『人前であがるのはしょうがない ~あがり症を克服した僕が伝えたい魔法のコトバ~』第1章まで無料全文公開!
2019年11月5日に発売された書籍『人前であがるのはしょうがない ~あがり症を克服した僕が伝えたい魔法のコトバ~』(著:佐藤 健陽)の第1章までを無料公開いたします!
内容紹介
あがり症に20年も悩まされてきた私からあなたにお伝えしたいこと
あがり症とは、人前で何かするときに極度の緊張を伴う症状のことを言います。
誰しも人前でスピーチするときや、大人数での発言などは緊張しますよね。
しかし、あがり症の人は人前で何かするのが異様なほど恐ろしく、人によっては自分がおかしくなってしまうのではないかと思うほどの恐怖を感じます。
かくいう私自身も、20年にわたってあがり症に悩まされてきました。
私がその状況から抜け出そうと決心した出来事があります。
ある日、秋田にある実家に帰郷したときのことです。
こたつの中で母と向き合っているとき、何の前触れもなく突然、全身に緊張が走ったのです。
私は愕然としました。
「もう一生、誰の前でも心から安心し、リラックスすることはできないのではないか……」
そんな恐怖と不安が重くのしかかりました。
追い詰められた私がようやくたどり着いたのが、この本でご紹介する「森田療法」と「アドラー心理学」です。
この本で書いているのは、あがり症を治すためだけのハウツーではありません。
本当の意味で「あがり症を克服」し、自分らしく幸せに生きるための「生き方の指針」です。
私自身の体験に加え、私のところに相談に来られた7名の方の事例を交えながら、そのエッセンスをご紹介します。

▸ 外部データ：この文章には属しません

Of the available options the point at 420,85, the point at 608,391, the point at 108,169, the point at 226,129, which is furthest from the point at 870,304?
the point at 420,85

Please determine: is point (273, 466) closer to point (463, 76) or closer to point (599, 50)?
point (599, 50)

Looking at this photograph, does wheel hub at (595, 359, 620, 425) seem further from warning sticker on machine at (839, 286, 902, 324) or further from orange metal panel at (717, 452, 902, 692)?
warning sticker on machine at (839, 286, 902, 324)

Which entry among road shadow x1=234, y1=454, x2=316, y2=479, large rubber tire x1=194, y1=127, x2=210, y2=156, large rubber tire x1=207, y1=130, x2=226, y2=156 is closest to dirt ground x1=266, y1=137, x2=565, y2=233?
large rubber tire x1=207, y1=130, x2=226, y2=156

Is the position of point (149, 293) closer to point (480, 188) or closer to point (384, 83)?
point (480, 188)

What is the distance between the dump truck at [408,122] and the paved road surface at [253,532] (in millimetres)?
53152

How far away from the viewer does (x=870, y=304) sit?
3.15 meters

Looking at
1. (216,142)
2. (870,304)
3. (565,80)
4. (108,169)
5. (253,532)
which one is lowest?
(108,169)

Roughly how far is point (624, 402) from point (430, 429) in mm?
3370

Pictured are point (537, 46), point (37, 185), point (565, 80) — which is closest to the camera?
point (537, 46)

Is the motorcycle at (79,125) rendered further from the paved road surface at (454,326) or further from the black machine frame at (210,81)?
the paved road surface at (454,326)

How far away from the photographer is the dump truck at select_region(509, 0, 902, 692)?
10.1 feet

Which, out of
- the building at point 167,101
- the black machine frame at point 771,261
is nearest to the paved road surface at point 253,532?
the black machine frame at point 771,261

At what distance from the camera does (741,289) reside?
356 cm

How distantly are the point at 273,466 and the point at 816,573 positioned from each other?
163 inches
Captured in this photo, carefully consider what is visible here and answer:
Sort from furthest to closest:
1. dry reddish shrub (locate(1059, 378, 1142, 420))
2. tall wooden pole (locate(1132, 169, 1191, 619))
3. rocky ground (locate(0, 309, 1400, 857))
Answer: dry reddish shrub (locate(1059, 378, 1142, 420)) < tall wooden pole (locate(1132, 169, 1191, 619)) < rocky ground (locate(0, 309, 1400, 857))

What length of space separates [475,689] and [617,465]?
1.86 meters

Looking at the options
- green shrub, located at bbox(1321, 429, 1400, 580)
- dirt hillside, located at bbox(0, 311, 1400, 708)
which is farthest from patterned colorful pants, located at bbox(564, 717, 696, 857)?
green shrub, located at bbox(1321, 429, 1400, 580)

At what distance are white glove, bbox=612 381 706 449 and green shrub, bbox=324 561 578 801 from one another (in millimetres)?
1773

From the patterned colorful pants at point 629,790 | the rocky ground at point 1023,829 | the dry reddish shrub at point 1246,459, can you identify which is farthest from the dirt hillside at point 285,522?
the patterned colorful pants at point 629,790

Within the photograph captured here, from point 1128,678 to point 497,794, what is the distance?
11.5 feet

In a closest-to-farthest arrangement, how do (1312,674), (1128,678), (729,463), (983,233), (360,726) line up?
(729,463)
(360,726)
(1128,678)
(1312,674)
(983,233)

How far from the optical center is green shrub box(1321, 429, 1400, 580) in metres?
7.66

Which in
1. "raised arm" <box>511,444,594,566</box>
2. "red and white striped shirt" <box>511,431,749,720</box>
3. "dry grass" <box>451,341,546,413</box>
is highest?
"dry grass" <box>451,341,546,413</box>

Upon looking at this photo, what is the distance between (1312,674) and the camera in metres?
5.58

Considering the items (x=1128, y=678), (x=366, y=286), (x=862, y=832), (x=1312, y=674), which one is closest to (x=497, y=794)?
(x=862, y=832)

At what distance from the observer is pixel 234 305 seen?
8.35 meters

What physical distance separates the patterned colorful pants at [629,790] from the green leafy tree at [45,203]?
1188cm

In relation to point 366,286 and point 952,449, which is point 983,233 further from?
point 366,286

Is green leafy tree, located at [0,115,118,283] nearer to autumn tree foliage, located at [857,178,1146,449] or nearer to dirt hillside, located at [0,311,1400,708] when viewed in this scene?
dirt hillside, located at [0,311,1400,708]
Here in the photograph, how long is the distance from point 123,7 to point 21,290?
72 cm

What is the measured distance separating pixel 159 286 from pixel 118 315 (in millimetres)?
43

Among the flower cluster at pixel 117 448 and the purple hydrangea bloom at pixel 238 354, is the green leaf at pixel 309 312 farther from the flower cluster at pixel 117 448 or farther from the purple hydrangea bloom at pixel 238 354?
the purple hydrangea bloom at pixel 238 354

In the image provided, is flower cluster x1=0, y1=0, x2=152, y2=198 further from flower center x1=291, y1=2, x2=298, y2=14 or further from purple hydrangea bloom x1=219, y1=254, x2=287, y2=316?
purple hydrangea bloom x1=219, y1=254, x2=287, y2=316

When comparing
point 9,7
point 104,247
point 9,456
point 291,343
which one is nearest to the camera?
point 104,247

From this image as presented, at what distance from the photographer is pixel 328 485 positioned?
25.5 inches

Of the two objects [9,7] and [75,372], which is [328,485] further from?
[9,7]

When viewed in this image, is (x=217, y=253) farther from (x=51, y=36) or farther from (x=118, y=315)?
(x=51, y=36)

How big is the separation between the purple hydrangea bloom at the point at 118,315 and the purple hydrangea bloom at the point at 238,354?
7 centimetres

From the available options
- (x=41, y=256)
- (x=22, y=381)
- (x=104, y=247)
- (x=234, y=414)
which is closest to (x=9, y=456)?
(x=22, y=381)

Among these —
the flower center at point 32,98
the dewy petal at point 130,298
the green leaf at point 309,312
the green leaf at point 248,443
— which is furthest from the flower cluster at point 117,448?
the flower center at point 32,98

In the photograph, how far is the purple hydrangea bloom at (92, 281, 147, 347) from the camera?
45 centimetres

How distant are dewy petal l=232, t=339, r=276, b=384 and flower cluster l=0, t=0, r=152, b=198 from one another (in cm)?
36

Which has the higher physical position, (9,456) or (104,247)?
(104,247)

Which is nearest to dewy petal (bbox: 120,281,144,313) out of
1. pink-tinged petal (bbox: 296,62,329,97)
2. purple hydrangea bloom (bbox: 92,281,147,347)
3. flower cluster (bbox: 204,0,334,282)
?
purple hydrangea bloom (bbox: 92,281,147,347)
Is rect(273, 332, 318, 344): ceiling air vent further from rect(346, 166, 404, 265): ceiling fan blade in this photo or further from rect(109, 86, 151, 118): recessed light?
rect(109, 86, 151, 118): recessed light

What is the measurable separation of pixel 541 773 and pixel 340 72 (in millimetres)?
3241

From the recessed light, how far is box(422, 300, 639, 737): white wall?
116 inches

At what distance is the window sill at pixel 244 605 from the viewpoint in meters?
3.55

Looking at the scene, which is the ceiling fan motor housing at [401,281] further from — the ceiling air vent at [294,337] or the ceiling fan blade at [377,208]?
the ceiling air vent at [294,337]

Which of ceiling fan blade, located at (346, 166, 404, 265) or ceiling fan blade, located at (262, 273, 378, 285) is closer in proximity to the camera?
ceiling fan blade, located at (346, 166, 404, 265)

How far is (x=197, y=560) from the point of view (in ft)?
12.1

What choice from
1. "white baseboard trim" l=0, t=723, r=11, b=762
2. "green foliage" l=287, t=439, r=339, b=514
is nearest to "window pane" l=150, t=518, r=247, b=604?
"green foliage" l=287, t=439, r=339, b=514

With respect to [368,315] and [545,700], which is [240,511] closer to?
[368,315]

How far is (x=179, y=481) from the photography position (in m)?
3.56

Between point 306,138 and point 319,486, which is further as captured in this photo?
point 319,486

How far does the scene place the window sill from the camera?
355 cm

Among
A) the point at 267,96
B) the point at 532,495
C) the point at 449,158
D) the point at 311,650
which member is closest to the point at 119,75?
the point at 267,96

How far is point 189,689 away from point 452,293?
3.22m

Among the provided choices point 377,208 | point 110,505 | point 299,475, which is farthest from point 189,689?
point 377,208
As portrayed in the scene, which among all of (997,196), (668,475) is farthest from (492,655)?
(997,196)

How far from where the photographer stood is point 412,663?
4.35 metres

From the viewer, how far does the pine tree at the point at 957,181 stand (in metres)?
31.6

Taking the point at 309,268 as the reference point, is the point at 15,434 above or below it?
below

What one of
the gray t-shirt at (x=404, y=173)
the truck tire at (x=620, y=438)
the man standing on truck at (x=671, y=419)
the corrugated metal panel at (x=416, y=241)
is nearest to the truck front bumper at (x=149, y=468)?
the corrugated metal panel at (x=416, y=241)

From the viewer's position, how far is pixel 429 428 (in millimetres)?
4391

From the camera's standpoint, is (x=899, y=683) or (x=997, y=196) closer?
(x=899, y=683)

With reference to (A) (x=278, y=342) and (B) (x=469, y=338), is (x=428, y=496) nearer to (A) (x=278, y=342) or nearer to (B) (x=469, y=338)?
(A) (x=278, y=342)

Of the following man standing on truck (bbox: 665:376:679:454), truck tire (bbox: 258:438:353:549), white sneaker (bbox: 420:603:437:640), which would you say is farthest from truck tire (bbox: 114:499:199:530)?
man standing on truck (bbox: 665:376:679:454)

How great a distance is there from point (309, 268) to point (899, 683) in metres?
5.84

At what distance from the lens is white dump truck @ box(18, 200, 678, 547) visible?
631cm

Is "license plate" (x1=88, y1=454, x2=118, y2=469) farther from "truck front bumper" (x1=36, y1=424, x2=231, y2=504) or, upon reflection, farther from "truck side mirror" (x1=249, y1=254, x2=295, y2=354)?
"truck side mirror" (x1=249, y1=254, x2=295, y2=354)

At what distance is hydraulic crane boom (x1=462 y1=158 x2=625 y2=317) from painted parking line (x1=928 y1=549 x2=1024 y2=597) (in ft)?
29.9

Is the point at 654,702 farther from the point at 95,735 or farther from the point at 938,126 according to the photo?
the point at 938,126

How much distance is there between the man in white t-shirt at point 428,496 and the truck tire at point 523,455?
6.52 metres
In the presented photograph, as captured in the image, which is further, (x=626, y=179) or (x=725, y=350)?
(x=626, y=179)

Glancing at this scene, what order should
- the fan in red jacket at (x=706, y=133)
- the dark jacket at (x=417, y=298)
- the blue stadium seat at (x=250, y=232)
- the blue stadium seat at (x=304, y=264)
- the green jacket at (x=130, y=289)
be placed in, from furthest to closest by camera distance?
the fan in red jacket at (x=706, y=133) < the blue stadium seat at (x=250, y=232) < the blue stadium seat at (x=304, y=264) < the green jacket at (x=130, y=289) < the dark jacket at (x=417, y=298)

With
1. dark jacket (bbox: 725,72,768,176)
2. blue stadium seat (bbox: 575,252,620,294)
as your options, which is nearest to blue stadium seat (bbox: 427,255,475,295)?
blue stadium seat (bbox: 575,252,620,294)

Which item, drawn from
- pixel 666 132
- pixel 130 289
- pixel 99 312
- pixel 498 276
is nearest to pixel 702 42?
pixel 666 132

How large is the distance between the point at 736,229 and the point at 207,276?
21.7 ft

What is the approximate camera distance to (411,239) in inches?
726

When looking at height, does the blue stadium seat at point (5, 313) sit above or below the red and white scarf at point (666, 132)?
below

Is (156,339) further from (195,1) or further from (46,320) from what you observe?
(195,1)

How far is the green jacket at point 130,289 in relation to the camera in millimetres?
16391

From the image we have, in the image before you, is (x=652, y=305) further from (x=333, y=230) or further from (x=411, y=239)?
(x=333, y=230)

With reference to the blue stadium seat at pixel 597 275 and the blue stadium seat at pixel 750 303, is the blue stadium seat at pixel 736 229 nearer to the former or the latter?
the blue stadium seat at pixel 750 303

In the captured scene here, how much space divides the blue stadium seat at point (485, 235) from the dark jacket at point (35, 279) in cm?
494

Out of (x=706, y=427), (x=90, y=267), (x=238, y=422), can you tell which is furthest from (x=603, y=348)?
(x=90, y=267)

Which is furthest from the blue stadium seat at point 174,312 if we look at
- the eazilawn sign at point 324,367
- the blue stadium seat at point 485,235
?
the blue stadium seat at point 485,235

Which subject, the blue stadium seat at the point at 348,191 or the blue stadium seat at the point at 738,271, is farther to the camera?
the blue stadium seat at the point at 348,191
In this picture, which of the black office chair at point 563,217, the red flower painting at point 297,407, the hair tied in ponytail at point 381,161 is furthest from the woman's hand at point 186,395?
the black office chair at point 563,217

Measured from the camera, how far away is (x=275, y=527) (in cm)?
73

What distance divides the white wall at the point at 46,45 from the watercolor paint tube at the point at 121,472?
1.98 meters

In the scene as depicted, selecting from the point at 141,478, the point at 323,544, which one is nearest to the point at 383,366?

本書を読んでくださったあなたがあがり症の苦しみから解放され、今よりも楽に生きられるようになることを心より祈っています。
【目次】
はじめに
第1章 そもそもあがり症とは?
あがり症は治るものではなく、忘れるもの
こんな人はあがり症になりやすい
あがり症の人が苦手としやすい場面
第2章 あがり症を克服した7人の事例と解説
事例1 あがり症克服のカギは「逆説」である
事例2 行動を意識したらいつの間にか克服していた
事例3 “意味”を見出せば恐怖を越えられる
事例4 生きる目的をもつ人はあがらない
事例5 “やるべき”から“やりたい”へ
事例6 執着を手放せば改善する
事例7 “感謝探し“を続けたらいつの間にかあがり症ではなくなっていた
第3章 あがり症を治すとはどういうことなのか?
「ま、いっか」が克服のカギ
自分の価値は自分で決める
あがり症を「言い訳」にしているうちは治らない
もし周囲にあがり症の人がいたら?
おわりに ~あがり症とは生き方の病~
※本書は各電子書籍ストアにて好評発売中です。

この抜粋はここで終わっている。